**Problem details**
Leaving out the pictures, please retype each record exactly.

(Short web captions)
- Opening Delimiter -
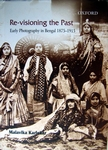 Re-visioning the Past  Early photography in Bengal 1875-1915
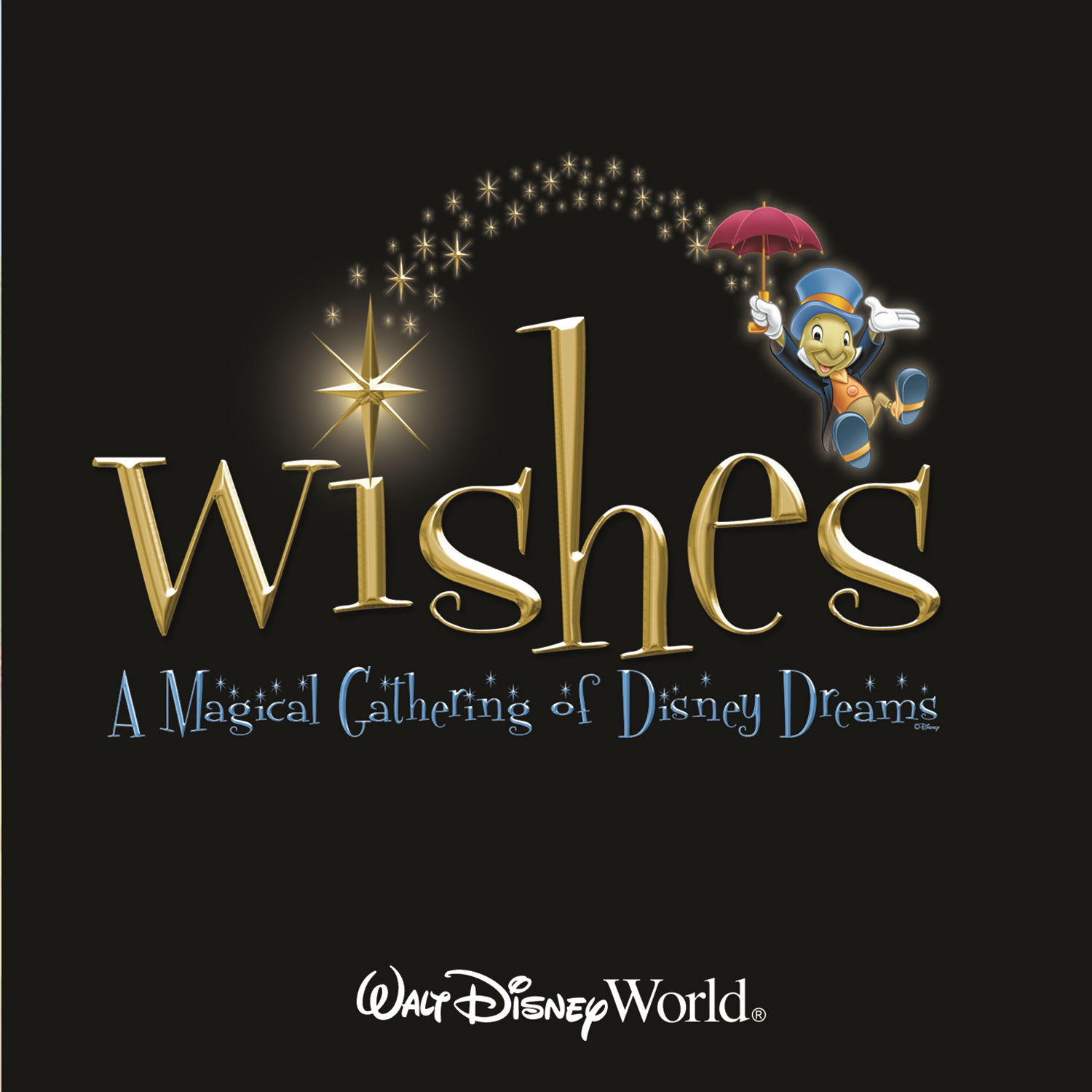 Stargazing Wishes In Anaheim Ca: Wishes: A Magical Gathering Of Disney Dreams Soundtrack CD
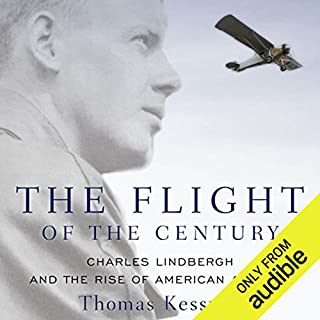 The Flight of the Century: Charles Lindbergh and the Rise of American Aviation audiobook cover art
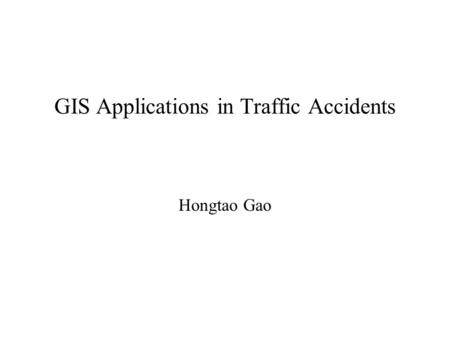 GIS Applications in Traffic Accidents Hongtao Gao.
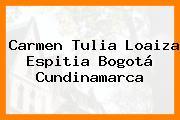 Carmen Tulia Loaiza Espitia Bogotá Cundinamarca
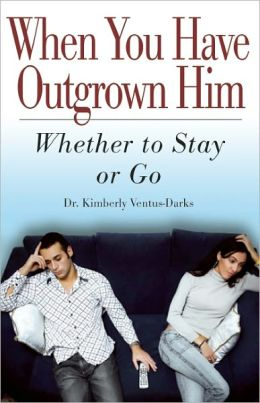 When You Have Outgrown Him: Whether to Stay or Go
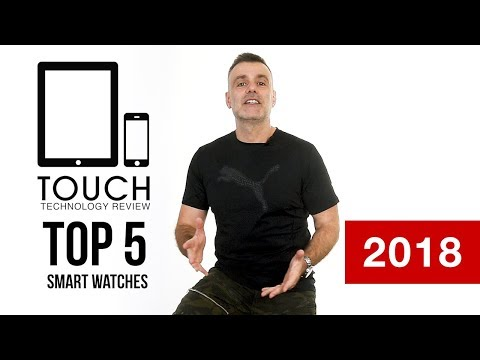 Best Smart Watches in 2018 -  Android and iPhone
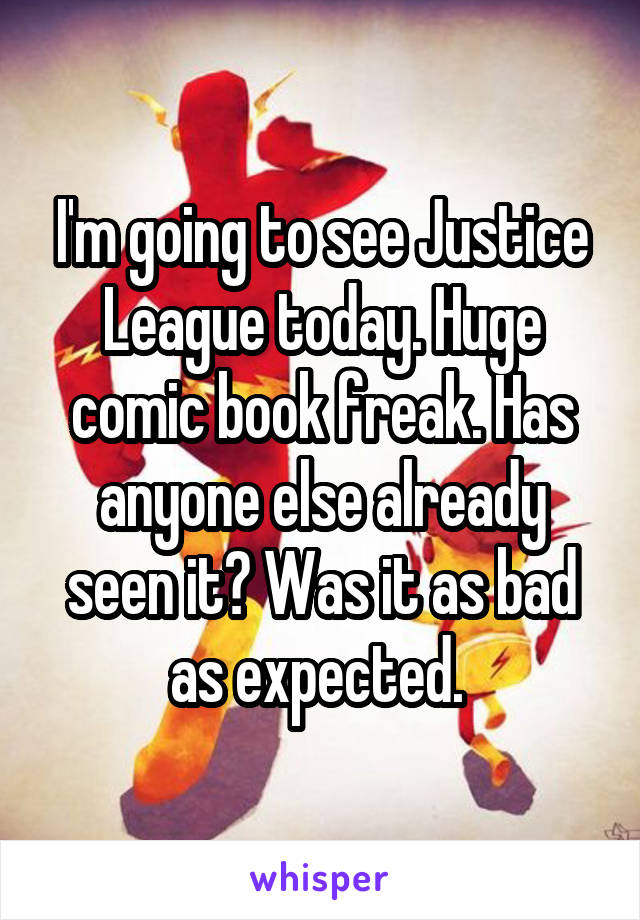 I'm going to see Justice League today. Huge comic book freak. Has anyone else already seen it? Was it as bad as expected.
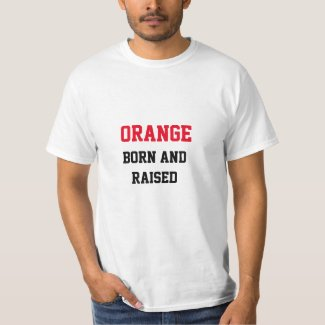 Orange Born and Raised T-Shirt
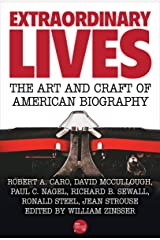 Extraordinary Lives: The Art and Craft of American Biography Kindle Edition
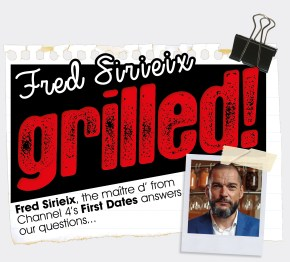 FRED SIRIEIX | FIRST DATES | GRILLED | WE LOVE FOOD, IT'S ALL WE EAT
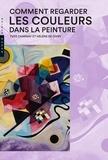 Yves Charnay et Hélène de Givry - Comment regarder les couleurs dans la peinture.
- Closing Delimiter -
**Answer box**
 Re-visioning the Past  Early photography in Bengal 1875-1915
 Stargazing Wishes In Anaheim Ca: Wishes: A Magical Gathering Of Disney Dreams Soundtrack CD
 The Flight of the Century: Charles Lindbergh and the Rise of American Aviation audiobook cover art
 GIS Applications in Traffic Accidents Hongtao Gao.
 Carmen Tulia Loaiza Espitia Bogotá Cundinamarca
 When You Have Outgrown Him: Whether to Stay or Go
 Best Smart Watches in 2018 -  Android and iPhone
 I'm going to see Justice League today. Huge comic book freak. Has anyone else already seen it? Was it as bad as expected.
 Orange Born and Raised T-Shirt
 Extraordinary Lives: The Art and Craft of American Biography Kindle Edition
 FRED SIRIEIX | FIRST DATES | GRILLED | WE LOVE FOOD, IT'S ALL WE EAT
 Yves Charnay et Hélène de Givry - Comment regarder les couleurs dans la peinture.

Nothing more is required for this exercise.